For Holiness Today, it sometimes feels like “Holiness Yesterday” would be a more appropriate title. We should not inflict this kind of pain on our beloved denomination. I have nothing to gain politically by writing this article. I do not, nor have I ever, worked for the GMC, and I do not presently have relationships with HT personnel. I do receive the publication in the mail, and it pains me to say it, but it’s time to shift our efforts to digital forms of media and truly live up to the idea of making Holiness relevant for today.
Perhaps there are other ways to advance our message. A few weeks ago, I experimented with short form media and had a small amount of success. People access digital media on their phones, and we would likely expand our audience by venturing into this format. Recently, a General Superintendent spoke during a camp meeting gathering. I thought his points were powerful and insightful. I asked permission to edit a small portion and publish it in a couple of Nazarene social media forums.
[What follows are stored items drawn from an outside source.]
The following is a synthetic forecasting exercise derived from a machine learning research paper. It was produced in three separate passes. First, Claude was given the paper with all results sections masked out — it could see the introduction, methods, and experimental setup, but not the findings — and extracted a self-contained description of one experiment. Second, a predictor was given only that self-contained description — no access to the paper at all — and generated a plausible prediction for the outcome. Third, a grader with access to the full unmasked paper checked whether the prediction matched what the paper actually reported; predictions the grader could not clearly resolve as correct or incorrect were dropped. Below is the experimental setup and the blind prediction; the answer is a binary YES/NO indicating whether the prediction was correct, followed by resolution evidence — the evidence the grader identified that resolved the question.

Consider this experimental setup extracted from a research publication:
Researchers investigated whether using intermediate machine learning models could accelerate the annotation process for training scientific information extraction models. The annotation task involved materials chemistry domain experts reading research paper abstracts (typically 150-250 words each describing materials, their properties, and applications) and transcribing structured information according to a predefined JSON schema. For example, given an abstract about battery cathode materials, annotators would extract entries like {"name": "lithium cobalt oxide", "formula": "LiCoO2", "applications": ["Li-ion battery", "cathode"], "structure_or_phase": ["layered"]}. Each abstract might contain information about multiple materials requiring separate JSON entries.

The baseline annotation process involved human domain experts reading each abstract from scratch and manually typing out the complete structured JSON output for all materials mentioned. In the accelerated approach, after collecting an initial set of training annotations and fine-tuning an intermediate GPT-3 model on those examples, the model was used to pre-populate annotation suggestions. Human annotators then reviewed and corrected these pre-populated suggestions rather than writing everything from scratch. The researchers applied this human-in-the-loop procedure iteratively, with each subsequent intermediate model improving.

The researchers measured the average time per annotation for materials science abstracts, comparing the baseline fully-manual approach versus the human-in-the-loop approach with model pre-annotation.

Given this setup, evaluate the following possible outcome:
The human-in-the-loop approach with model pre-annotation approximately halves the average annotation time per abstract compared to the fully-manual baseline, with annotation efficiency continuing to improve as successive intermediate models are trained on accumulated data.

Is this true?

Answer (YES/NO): YES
By day’s end, the clip gained a wonderful reception among viewers with shares, likes, and comments. The message of holiness for today must advance beyond the scope of print and there is a plethora of existing digital formats that should be considered as a replacement.
Moreover, there are concerns about the restrictive base of writers and the limited nature of subject matters. Under previous editors, a deliberate effort was made to expand the writing base beyond Nazarenes in hopes of increasing readership. Nazarenes benefit from the perspective of other like-minded Wesleyan/holiness thinkers and writers, young and old alike. I am not sure what criteria is presently in use to select writers, but venturing beyond our own tribe for perspective can enrich our readership and broaden our understanding. As always, attention must be paid to cultural diversity.
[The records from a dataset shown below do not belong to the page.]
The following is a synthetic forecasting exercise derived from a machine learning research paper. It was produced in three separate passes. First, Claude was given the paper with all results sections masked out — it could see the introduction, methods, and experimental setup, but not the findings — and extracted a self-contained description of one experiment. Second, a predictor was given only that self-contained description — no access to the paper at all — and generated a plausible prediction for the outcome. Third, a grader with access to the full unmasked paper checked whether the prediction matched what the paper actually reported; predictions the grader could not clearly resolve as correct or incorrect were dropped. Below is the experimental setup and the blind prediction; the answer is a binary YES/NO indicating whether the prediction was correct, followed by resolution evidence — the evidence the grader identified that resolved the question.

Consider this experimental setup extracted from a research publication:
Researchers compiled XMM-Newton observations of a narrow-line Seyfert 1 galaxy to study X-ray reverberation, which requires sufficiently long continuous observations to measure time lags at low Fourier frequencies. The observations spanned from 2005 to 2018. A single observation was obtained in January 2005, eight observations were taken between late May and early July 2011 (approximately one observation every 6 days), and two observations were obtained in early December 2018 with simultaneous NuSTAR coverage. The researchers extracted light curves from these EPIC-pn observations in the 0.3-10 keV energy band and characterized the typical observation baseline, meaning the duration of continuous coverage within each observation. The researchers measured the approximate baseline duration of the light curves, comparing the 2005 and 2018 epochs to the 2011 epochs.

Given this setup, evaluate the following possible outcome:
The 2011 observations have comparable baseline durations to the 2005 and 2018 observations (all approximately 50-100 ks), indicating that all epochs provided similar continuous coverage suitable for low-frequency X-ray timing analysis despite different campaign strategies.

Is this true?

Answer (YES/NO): NO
I’m not saying this hasn’t been the case, but diverse authorship and the international nature of our church are key factors.
Can print media still be relevant? Yes, but the bar is set a bit higher. If our denomination is to produce print, it should be done well and with an eye toward excellence. My proposal is this: Fund the publication adequately, hire the necessary editorial expertise, and raise the print standard accordingly. If those benchmarks cannot be met, then maybe we should just pull the plug.
A few years ago, I received an edition of Holiness Today that was invigorating, cohesive, and well written. It was the Reformation issue Sept/Oct 2017. I don’t know who conceived the idea for this edition, but it was thoughtful and challenging. Yes, print can be done well, but let’s consider other formats including blogs, podcasts, short and long form video, etc. If the goal is to retain a print publication purely for the sake of tradition and the dwindling number of non-digital readers, then we may be stuck with it. But if the idea of presenting holiness for today’s church is to be advanced, then we may want to pivot away from forms of media that are not in demand, especially when we do not have the resources to do them well. Don’t get me wrong, digital media can be expensive at times, and if done poorly, it can be a hindrance, but we’ll have to tackle that one another time.
What are your thoughts?
ETA: I am fully aware of the HT podcast and I celebrate what could be a wonderful step in the right direction.